SOURCE PASSAGE »
--- START ---
Write the target in the OPR, in plain English
Start with the Owner’s Project Requirements. Add a one-page data objective that anyone on the team can read and repeat. List the decisions you want to support. Name five to eight KPIs that prove success. Identify a small set of required points by system. Specify the naming and tagging approach, the minimum trend plan, the time source, and how the commissioning team will verify results. If an operator cannot explain the objective back in their own words, it is not clear enough to enforce.
Division 25 is where you make data rules real
Division 25 does not invent a new standard. It gives you one home for the rules that every discipline follows. Use it to make data quality visible, testable, and shared. Then repeat the same pattern across the portfolio.
- Data objective: state that the BAS must deliver validated, traceable, timely data that supports operations, optimization, and analytics.
- Naming and tags: adopt one convention for the whole portfolio. Use a readable pattern that includes site, building, system, equipment, and point. Keep suffixes short and clear, such as Cmd, Sts, Sp, Temp, Flow, and kW. Use the same IDs in BAS, dashboards, analytics, EPMS or SCADA, and CMMS.
- Required points and trends: publish standard point lists by equipment type. Separate must-have points from nice-to-have points. Trend the few points that prove behavior. One minute during burn-in and functional testing. Five minutes ongoing. Retain at least thirteen months. Store units and quality flags with each sample.
- Time and lineage: require a single time source for devices and servers. Keep drift within one second, tighter where event order matters. For each KPI, keep a one-page sensor-to-screen map that shows the sensor, scaling, unit, historian tag, dashboard tile, and who owns each step.
- Acceptance tests: require pass-or-fail evidence, not screenshots. Point-to-point checks, basic calibration on the sensors that matter most, trend-based sequence tests, and a few safe fault tests for alarms and interlocks. Capture everything in a Data Quality Log that is signed at turnover.
--- END ---
DATASET CONTENT »
--- START ---
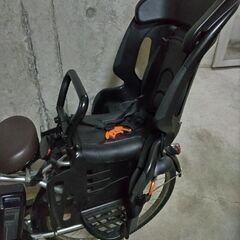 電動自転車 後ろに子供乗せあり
--- END ---
ACTIONS TO TAKE »
A. In the passage on BAS data requirements:
(i) How many KPIs should be named to prove success?
(ii) For at least how long must trend data be retained?
(iii) Within what limit must time drift be kept?
B. Reproduce word for word the passage on BAS data requirements, from "- Data objective: state" up to and including "SCADA, and CMMS.".
The listing is separate material, unrelated to the passage on BAS data requirements.

REPLIES »
A.
(i) Five to eight
(ii) Thirteen months
(iii) One second

B.
- Data objective: state that the BAS must deliver validated, traceable, timely data that supports operations, optimization, and analytics.
- Naming and tags: adopt one convention for the whole portfolio. Use a readable pattern that includes site, building, system, equipment, and point. Keep suffixes short and clear, such as Cmd, Sts, Sp, Temp, Flow, and kW. Use the same IDs in BAS, dashboards, analytics, EPMS or SCADA, and CMMS.